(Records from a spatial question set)

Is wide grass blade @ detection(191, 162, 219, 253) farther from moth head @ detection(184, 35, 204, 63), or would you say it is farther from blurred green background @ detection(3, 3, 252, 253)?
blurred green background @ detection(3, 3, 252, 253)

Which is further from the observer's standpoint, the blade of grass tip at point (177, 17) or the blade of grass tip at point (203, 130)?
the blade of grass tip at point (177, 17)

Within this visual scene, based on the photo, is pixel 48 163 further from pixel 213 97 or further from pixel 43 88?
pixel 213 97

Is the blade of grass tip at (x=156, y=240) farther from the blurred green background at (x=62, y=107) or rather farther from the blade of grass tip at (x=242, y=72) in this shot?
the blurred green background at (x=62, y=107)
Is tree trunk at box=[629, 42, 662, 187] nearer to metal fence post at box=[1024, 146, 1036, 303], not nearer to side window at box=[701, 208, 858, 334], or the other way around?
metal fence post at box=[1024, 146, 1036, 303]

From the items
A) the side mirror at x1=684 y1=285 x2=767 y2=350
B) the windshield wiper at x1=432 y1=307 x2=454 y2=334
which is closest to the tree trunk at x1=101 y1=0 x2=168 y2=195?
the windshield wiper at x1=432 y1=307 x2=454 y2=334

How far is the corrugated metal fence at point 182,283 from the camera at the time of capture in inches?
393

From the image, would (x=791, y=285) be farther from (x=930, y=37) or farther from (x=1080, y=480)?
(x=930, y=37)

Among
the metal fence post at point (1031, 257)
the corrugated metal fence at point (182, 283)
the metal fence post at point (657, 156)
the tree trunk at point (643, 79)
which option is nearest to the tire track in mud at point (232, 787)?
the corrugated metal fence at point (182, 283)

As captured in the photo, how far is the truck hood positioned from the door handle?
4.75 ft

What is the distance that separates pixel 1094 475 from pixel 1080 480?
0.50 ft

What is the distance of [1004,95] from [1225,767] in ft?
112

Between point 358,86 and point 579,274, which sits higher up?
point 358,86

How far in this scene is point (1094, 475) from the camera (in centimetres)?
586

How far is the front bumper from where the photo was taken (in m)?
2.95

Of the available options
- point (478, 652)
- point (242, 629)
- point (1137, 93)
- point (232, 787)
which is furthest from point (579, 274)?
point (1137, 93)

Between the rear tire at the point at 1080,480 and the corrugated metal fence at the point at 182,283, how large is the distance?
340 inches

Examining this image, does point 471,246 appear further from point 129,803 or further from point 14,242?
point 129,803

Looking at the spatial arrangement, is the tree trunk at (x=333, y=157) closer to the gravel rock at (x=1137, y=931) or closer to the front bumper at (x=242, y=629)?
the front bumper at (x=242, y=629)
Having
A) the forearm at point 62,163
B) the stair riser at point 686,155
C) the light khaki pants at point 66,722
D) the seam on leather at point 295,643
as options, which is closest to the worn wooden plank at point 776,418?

REQUEST: Repeat word for word every line from the one that holds "Examining this image, does" to the end. Both ends count.

FULL OUTPUT:
Examining this image, does point 471,246 appear further from point 129,803 or further from point 14,242?
point 129,803

Looking at the spatial arrangement, is the tree trunk at (x=333, y=157) closer to the gravel rock at (x=1137, y=931) or closer to the front bumper at (x=242, y=629)?
the front bumper at (x=242, y=629)
Having
A) the forearm at point 62,163
B) the stair riser at point 686,155
C) the light khaki pants at point 66,722
D) the seam on leather at point 295,643
as options, which is closest to the worn wooden plank at point 776,418?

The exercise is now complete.